Originally Posted by Dbarlam
How many functions are there from the set {1,2,...,n}, where n is a positive integer, to the set {0,1}.
c)that assigns 1 to exactly one of the positive integers less than n?
Please post the complete question! All parts!
As posted it makes no sense.

Originally Posted by Dbarlam
when n=3 I get 2 functions when in the book it tells me their should be 4
That answer is consistent with my reply in #2. Not with anything else posted. Please explain why it is not correct.

7. ## Re: Counting question

A I assume is the set {1,2,...,n}

Full Question:
How many functions are there from the set {1,2,...,n}, where n is a positive integer, to the set {0,1}
a) that are one-to-one
b) that assign 0 to both 1 and n?
c) that assign 1 to exactly one of the positive integers less than n?

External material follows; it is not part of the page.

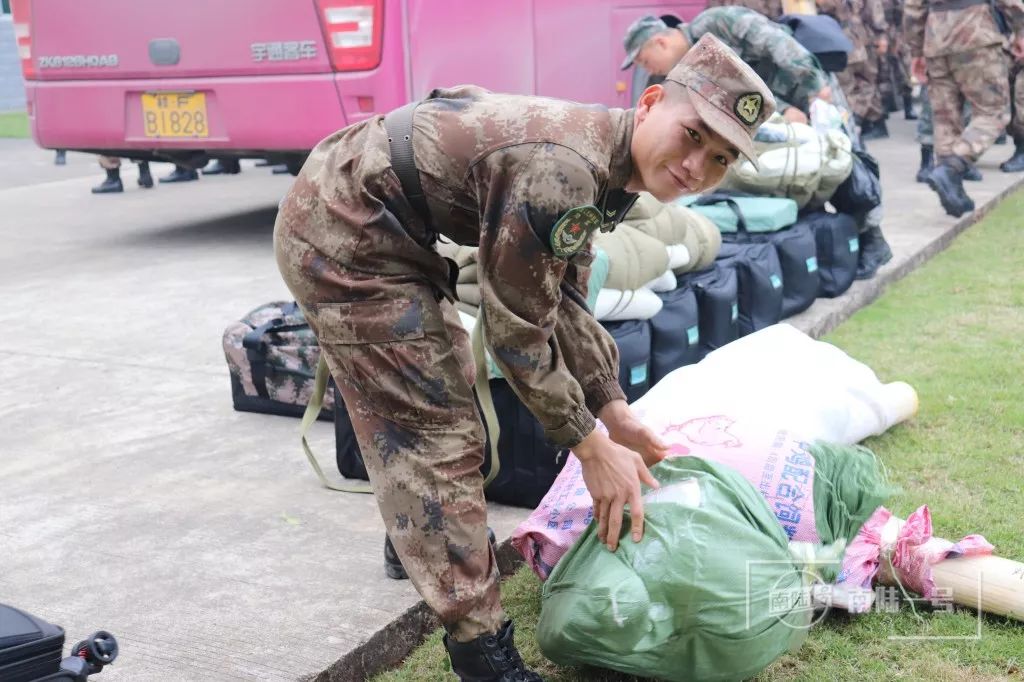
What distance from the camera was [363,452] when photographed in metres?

As you can see from above I believe that parts a and b is not relevant to part c. I was able to figure out part a and part b.
The back of my textbook says that the answer is 2(n-1). when I try to solve it I get n-1 but I have no idea why it is multiplied by 2...
since the answer in the textbook says 2(n-1). I assume since their is no qualifiers other than n is a positive integer that it works for all positive integers. so according to the book it says when n=3 for example so come up with 2(3-1)=4 possible functions which is inconsistent with my own answer. curious if this is just an error in the book or I am missing something

8. ## Re: Counting question

Originally Posted by Dbarlam
A I assume is the set {1,2,...,n} Full Question:
How many functions are there from the set {1,2,...,n}, where n is a positive integer, to the set {0,1}
a) that are one-to-one
b) that assign 0 to both 1 and n?
c) that assign 1 to exactly one of the positive integers less than n?
As you can see from above I believe that parts a and b is not relevant to part c. I was able to figure out part a and part b.
The back of my textbook says that the answer is 2(n-1). when I try to solve it I get n-1 but I have no idea why it is multiplied by 2...
since the answer in the textbook says 2(n-1). I assume since their is no qualifiers other than n is a positive integer that it works for all positive integers. so according to the book it says when n=3 for example so come up with 2(3-1)=4 possible functions which is inconsistent with my own answer. curious if this is just an error in the book or I am missing something
"As you can see from above I believe that parts a and b is not relevant to part c."
Quite to the contrary. This completely changes the question. I gave an answer thinking that the question was written by someone who used standard definitions. That is not the case with the way this question is written.

In any standard set of notes, a function assigns each member of the initial( the domain) set to exactly one member of the finial set( the range). Even the LaTeX symbol $\displaystyle x\mapsto x^2$ is read $x$ is mapped to or assigned to $x^2$. But in this case is appears that it is other way around.

That is to say that "c) that assign 1 to exactly one of the positive integers less than n?" written in standard mathematical jargon should read "c) exactly one of the positive integers less than n is assigned to 1?"
Thus, there are $n-1$ ways to select the one positive integer less than $n$ to map to 1. The other $n-2$ are all mapped to 0. The number $n$ is mapped to either 0 or 1. So $2(n-1)$ is the answer.

If $n=1$ then $2(n-1)=0$. If $n=2$ then $2(n-1)=2$. If $n=4$ then $2(n-1)=6$.

9. ## Re: Counting question

Ah I see. I was under the impression that n could no be mapped to one as I read the "assign 1 to exactly one of the positive integers less than n" meant that only one integer could be mapped to one and that n was not one of them. the reason I thought that A and B was not relevant was because it wasn't a multi step problem where it built off eachother, didn't realize that it gave so much context in this case thanks again.